- Theatrical release poster
- Directed by: Ram Gopal Varma
- Written by: Ram Gopal Varma
- Produced by: D. Venkatesh Sudheer Chandra
- Starring: Nandu Anaika Soti
- Cinematography: Anith Madadi
- Edited by: Anwar Ali
- Music by: Nag Srivatsav
- Production company: ZED3 Pictures
- Distributed by: DV Cine Creations
- Release date: 23 May 2015;
- Running time: 110 minutes
- Country: India
- Language: Telugu

= 365 Days (2015 film) =

365 Days is a 2015 Indian Telugu-language romantic family drama film written and directed by Ram Gopal Varma. Produced by D. Venkatesh, with soundtrack by Nag Srivatsav, the film stars Nandu and Anaika Soti in lead roles.
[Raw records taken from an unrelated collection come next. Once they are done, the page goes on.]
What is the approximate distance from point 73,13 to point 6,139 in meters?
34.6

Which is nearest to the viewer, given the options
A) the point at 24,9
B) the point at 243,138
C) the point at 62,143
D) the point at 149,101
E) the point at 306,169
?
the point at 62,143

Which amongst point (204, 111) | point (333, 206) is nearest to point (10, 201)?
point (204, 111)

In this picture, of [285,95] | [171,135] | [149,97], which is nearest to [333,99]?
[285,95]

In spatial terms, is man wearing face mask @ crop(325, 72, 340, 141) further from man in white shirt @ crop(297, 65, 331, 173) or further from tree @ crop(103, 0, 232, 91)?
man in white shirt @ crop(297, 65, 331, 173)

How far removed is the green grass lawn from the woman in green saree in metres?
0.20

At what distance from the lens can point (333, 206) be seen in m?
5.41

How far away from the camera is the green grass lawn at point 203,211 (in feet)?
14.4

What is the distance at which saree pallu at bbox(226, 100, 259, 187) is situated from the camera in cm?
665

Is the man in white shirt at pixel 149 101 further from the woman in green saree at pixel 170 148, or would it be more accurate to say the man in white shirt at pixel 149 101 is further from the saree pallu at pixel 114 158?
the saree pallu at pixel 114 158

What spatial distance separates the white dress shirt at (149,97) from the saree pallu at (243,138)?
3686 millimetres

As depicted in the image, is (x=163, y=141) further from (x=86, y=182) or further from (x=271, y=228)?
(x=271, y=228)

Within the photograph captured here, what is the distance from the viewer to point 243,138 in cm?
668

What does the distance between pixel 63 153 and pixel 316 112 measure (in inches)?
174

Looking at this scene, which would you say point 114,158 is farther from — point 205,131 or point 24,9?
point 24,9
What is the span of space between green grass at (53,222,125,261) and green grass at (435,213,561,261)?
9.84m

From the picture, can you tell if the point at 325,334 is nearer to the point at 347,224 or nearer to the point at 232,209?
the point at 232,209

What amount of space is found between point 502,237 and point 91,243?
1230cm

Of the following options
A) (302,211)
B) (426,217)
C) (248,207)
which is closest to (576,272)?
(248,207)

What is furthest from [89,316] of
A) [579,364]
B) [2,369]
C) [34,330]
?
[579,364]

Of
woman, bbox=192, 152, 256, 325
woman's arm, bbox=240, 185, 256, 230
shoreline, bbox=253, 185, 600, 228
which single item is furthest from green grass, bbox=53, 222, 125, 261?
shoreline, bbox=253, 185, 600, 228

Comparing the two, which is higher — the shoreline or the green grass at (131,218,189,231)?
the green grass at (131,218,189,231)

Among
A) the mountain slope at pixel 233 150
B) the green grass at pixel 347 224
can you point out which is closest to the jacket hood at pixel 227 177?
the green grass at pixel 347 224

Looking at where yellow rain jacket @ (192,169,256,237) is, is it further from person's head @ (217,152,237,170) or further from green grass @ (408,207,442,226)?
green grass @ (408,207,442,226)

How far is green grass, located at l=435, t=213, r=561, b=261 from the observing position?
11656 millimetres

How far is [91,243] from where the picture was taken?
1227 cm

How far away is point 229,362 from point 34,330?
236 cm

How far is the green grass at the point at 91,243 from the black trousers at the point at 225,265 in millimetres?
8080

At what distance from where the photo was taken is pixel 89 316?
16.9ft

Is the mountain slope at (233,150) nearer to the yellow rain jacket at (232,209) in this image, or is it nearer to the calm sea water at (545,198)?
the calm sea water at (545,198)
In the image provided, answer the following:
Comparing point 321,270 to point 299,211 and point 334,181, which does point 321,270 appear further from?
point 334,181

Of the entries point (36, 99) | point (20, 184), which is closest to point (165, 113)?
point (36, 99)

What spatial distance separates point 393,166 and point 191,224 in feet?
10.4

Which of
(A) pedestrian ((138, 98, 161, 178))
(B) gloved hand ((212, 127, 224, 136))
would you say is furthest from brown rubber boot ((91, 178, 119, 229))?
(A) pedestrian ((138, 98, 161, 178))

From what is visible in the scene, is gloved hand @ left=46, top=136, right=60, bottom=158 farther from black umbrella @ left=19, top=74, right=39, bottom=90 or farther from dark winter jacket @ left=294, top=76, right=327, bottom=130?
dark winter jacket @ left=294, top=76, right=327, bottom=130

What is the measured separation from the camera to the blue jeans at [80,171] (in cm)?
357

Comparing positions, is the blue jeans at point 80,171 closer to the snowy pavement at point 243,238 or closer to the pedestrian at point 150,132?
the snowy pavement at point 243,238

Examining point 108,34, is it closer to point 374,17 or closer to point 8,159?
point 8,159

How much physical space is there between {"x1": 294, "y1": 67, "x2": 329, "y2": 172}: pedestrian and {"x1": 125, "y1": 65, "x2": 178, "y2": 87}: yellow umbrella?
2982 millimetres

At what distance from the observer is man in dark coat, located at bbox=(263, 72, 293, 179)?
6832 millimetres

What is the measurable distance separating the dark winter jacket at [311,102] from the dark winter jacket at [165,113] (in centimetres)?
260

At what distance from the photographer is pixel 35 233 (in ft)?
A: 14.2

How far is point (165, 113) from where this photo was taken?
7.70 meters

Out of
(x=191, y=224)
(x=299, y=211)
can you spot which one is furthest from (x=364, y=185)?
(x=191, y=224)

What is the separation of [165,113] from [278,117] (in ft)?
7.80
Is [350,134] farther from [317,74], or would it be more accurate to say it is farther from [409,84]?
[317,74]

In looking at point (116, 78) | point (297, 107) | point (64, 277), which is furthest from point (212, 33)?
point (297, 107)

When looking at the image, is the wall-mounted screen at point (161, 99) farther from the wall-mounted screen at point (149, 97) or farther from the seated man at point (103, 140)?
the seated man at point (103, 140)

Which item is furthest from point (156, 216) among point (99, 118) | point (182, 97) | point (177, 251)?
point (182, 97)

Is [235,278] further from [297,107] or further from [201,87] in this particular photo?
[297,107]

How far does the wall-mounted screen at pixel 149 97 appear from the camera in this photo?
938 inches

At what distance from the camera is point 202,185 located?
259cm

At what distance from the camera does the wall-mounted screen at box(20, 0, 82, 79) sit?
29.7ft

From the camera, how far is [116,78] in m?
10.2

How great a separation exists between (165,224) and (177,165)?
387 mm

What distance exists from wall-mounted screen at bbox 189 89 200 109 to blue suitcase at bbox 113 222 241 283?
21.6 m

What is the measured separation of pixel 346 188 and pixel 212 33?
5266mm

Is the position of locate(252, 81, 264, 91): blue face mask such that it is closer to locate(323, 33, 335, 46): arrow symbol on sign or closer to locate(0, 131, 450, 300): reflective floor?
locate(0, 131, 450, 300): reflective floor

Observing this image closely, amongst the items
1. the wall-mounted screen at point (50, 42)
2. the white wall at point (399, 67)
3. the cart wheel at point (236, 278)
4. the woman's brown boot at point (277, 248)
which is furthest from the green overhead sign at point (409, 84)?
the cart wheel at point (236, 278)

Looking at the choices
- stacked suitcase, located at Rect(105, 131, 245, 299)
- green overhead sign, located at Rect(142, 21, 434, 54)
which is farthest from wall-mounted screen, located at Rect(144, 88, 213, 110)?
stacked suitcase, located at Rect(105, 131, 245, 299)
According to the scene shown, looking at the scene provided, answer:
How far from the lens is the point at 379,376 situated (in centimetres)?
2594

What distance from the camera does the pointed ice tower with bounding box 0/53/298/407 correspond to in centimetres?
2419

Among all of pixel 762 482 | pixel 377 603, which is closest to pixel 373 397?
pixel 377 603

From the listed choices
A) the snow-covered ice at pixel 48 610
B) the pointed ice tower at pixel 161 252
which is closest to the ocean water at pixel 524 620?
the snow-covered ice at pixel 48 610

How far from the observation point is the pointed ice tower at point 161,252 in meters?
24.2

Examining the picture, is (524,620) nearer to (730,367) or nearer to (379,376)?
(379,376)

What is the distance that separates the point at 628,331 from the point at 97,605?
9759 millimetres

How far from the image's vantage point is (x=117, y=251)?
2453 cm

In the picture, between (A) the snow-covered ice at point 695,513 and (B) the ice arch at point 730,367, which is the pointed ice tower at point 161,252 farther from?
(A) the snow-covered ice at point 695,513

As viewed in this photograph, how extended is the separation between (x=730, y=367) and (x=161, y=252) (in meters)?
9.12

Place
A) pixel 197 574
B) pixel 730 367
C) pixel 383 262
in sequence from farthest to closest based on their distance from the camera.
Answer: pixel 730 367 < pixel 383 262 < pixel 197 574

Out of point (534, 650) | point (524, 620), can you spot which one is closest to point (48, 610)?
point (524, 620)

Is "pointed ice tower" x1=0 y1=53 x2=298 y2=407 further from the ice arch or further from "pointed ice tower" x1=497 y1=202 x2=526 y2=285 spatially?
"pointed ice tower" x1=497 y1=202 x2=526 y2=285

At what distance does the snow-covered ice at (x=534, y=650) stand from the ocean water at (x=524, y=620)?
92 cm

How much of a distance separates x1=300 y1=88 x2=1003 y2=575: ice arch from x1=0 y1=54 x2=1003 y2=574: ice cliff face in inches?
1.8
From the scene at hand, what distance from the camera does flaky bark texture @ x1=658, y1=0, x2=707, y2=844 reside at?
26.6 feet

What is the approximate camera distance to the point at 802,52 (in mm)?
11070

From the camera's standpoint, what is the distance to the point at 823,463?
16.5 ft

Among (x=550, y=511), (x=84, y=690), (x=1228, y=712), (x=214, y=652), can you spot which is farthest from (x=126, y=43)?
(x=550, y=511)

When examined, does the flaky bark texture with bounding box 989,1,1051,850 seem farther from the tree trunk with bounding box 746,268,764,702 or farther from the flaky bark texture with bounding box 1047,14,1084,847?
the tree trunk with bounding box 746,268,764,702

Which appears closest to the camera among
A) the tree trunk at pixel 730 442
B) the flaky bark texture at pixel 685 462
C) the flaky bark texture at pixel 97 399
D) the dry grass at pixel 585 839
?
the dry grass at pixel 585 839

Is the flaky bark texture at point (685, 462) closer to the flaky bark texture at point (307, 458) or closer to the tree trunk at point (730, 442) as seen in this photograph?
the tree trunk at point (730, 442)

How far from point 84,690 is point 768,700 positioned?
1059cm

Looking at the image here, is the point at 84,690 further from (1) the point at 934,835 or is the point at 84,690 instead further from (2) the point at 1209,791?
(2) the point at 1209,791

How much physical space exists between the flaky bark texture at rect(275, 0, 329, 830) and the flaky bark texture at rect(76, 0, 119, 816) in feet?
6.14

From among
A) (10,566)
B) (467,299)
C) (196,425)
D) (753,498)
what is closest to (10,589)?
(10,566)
Upon release, the film received mixed reviews.

==Plot==

Apoorva and Shreya find themselves at a turning point in their marriage as their once-strong bond becomes weaker as a result of increasing miscommunications. They seek the help of a seasoned marriage counselor in a desperate attempt to salvage their relationship, hoping to sort through the tangled problems and find the happiness that first drew them together.

==Cast==
- Nandu as Apoorva
- Anaika Soti as Shreya
- Krishnudu as Prashant, Apoorva's friend
- Posani Krishna Murali as Apoorva's boss
- Satya Krishnan as Anita, Shreya's friend
- Surekha Vani
- Anand
- Raavi Kondala Rao as Shreya's grandfather

==Soundtrack==

| No. | Title | Singer(s) | Length |
|---|---|---|---|
| 1. | "Modatisari" | Raman Bharadwaj, Uma Neha |  |
| 2. | "Thanu Cheyu Duty" | Hemachandra, Yamini |  |
| 3. | "Adiginappudu" | Deepu, Geetha Madhuri |  |
| 4. | "Andaaniki Nirvachanam" | Sreeram, Malavika |  |
| 5. | "Vaddura Pelloddura" | Posani Krishna Murali, Srikanth |  |
| 6. | "Aa Devudu Puttinchadu" | Sri Krishna, Malavika |  |
| 7. | "Natakam" | Mani Nagaraj |  |

==Reception==
Suresh Kaviyarani of the Deccan Chronicle rated the film 2 out of 5 stars and wrote, "365 Days is going to be another disappointment for RGV. Though, he chooses a new genre, he disappoints".